Set out everything from the start of the lines down to the line containing "4.94 metres" as a JSON list of strings, one string per line, with blank lines omitted. Leave out the pictures.

Begin Recorded information

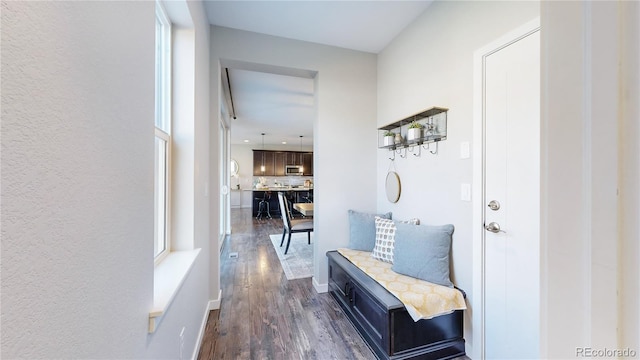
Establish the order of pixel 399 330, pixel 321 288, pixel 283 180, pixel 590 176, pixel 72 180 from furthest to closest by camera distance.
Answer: pixel 283 180 < pixel 321 288 < pixel 399 330 < pixel 72 180 < pixel 590 176

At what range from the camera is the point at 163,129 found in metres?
1.56

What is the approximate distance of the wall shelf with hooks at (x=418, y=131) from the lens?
1.99 meters

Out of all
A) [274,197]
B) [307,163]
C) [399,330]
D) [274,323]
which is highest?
[307,163]

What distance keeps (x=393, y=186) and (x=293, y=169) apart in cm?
756

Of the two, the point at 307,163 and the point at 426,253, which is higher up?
the point at 307,163

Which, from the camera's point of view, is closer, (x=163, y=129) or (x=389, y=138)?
(x=163, y=129)

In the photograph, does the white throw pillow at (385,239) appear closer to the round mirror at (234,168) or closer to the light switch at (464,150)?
the light switch at (464,150)

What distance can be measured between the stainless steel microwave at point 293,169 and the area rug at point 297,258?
4.94 metres

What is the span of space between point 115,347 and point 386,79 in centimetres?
290

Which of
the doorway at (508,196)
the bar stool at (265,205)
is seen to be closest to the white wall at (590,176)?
the doorway at (508,196)

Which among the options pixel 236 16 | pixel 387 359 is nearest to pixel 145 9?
pixel 236 16

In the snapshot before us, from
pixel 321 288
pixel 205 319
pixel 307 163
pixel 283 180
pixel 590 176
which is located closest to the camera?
pixel 590 176

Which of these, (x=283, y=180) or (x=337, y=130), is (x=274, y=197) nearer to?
(x=283, y=180)

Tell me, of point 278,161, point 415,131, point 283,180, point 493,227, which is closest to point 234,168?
point 278,161
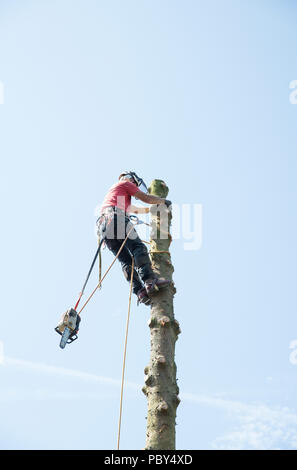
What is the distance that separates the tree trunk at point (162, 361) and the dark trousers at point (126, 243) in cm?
17

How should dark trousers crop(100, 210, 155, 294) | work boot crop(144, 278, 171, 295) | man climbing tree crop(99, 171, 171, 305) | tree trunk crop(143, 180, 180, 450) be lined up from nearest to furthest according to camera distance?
tree trunk crop(143, 180, 180, 450)
work boot crop(144, 278, 171, 295)
man climbing tree crop(99, 171, 171, 305)
dark trousers crop(100, 210, 155, 294)

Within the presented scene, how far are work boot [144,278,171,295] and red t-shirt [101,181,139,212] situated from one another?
3.47 ft

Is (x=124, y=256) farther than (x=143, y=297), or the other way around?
(x=124, y=256)

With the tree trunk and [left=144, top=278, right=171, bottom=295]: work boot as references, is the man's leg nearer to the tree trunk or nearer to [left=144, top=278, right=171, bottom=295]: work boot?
the tree trunk

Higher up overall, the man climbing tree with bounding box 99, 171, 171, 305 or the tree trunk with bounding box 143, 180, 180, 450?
the man climbing tree with bounding box 99, 171, 171, 305

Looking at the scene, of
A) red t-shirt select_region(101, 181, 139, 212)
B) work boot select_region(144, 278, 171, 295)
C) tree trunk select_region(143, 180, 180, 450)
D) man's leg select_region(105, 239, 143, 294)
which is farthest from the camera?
red t-shirt select_region(101, 181, 139, 212)

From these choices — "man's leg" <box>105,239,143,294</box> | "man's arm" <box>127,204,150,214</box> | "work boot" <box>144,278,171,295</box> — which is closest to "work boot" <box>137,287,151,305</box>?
"work boot" <box>144,278,171,295</box>

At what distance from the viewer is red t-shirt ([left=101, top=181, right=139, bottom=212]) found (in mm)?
5141

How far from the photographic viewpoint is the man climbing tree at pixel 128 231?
177 inches

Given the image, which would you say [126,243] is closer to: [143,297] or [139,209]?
[143,297]

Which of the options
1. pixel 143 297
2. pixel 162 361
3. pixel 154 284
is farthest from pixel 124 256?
pixel 162 361

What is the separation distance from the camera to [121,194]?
519 cm

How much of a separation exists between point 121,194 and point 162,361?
202 cm

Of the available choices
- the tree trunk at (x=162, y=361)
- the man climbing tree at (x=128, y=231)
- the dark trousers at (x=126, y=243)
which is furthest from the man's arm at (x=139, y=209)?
the tree trunk at (x=162, y=361)
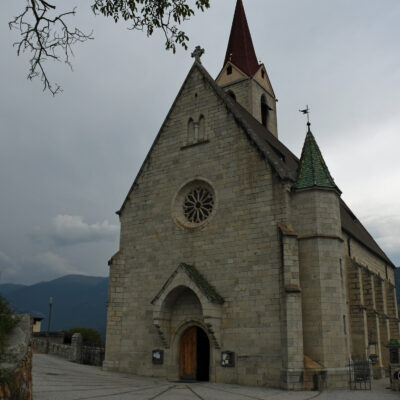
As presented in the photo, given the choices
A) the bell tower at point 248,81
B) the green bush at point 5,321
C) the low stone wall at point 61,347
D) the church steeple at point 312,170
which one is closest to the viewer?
the green bush at point 5,321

End Recorded information

Answer to the exercise:
[
  "Establish the order of pixel 399 330, pixel 321 288, pixel 283 180, pixel 590 176, pixel 72 180 from furthest to closest by camera distance.",
  "Answer: pixel 283 180 < pixel 321 288 < pixel 399 330 < pixel 72 180 < pixel 590 176",
  "At what range from the camera is the point at 163,129 found in metres?",
  "1.56",
  "What is the approximate distance of the wall shelf with hooks at (x=418, y=131) from the lens?",
  "1.99 meters",
  "Out of all",
  "A) [274,197]",
  "B) [307,163]",
  "C) [399,330]",
  "D) [274,323]",
  "which is highest?",
  "[307,163]",
  "What distance keeps (x=393, y=186) and (x=293, y=169) apart in cm?",
  "756",
  "Of the two, the point at 307,163 and the point at 426,253, which is higher up?",
  "the point at 307,163",
  "Which, from the camera's point of view, is closer, (x=163, y=129) or (x=389, y=138)?",
  "(x=163, y=129)",
  "In the photograph, does the white throw pillow at (385,239) appear closer to the round mirror at (234,168) or closer to the light switch at (464,150)?",
  "the light switch at (464,150)",
  "What distance can be measured between the stainless steel microwave at point 293,169 and the area rug at point 297,258?",
  "4.94 metres"
]